→ **WORK REQUEST**
From the TUF1 peptide text below, list every inhibitor or antagonist tested against the peptide's protective effect.

→ **READING TEXT**

-------

In vitro evidence for post-insult neuroprotective activity of an evolutionarily conserved motif against excitotoxic neuronal cell death.

In vitro excitotoxic cell death experiments can be considered a screening model of stroke to evaluate the neuroprotective property of specific compounds. Survival of neurons following excitotoxicity is influenced by the neurotrophic factors (nerve growth factor and brain-derived neurotrophic factor). Here, a novel 12 amino-acid peptide [AYKSYVRALPLL (TUF1)] with a high level of evolutionary conservation was assessed for its neuroprotective property in an in vitro model of glutamate-induced N-methyl-D-aspartic acid receptor hyperactivation and excitotoxicity. This peptide shares 100% homology to the conserved motif (SYVRAL) of the neurotrophic factors, which is found in numerous US patents. Following exposure to toxic levels of glutamate (500 µM), cultured primary rat forebrain neurons treated with TUF1 showed a dose-dependent survival rate compared with untreated neurons. The neuroprotective effect was blocked by p75 neurotrophic receptor (p75) inhibitor (MC192), but not by tyrosine kinase receptor inhibitor (K252a) or N-methyl-D-aspartic acid receptor antagonists (MK801 and D-amino-5-phosphonovaleric acid). Serine to alanine substitution that abolishes p75 interaction showed a loss of neuroprotective effect. Collectively, the findings showed that TUF1 can protect cultured primary cortical neurons from excitotoxic cell death through the p75-dependent pathway. Given that TUF1 is derived from TMEM35 (NACHO), which is required for the assembly and expression of nicotinic acetylcholine receptors, mechanism of TUF1 action may involve organization of nicotinic acetylcholine receptor and p75 neurotrophin receptor to modulate neuronal responses, including Ca signaling, to cytotoxic events. Unlike nerve growth factor, which requires a pre-insult exposure, TUF1 has neuroprotective properties even with post-insult administration, making it a potential target for therapeutic development in mitigating neuronal damage due to stroke and brain injury.

-------

→ **SOURCE INFORMATION**
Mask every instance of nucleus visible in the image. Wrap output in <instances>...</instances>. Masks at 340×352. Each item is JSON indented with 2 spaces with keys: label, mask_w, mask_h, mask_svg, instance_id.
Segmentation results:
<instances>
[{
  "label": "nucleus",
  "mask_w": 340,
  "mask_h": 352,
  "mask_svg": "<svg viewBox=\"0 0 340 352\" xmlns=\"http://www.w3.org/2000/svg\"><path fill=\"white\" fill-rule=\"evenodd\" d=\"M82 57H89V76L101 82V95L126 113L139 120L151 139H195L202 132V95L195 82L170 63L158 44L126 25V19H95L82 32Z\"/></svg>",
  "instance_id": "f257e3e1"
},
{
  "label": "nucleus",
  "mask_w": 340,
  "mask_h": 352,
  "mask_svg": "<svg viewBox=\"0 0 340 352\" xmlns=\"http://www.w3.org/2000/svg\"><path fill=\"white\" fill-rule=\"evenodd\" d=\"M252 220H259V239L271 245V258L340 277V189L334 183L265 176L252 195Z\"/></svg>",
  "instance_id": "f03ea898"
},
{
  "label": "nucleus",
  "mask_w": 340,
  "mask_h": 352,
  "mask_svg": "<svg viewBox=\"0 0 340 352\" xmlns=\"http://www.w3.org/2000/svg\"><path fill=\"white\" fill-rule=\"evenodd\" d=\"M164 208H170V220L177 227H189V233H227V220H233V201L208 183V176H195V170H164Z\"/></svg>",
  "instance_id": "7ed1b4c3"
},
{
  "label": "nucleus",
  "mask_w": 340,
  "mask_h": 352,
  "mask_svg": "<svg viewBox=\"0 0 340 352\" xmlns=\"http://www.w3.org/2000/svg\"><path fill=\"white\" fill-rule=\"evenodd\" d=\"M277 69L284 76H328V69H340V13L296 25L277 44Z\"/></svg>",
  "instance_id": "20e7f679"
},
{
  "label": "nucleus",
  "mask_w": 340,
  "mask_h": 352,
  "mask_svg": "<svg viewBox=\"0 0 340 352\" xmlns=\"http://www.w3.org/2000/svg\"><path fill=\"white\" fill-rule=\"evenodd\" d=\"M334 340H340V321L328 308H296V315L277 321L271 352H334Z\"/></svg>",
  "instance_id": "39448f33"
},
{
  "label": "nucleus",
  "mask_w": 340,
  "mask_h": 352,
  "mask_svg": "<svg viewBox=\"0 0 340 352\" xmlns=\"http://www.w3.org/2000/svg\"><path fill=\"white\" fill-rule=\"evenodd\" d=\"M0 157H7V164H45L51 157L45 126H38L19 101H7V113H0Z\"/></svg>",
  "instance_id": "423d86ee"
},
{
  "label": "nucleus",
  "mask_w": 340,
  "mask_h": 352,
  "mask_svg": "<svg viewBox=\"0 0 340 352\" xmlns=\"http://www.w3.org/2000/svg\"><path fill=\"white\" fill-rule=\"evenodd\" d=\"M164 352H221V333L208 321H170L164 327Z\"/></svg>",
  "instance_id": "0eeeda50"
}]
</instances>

-------

→ **SOLUTION TO THE EXERCISE**
- MC192
- K252a
- MK801
- D-amino-5-phosphonovaleric acid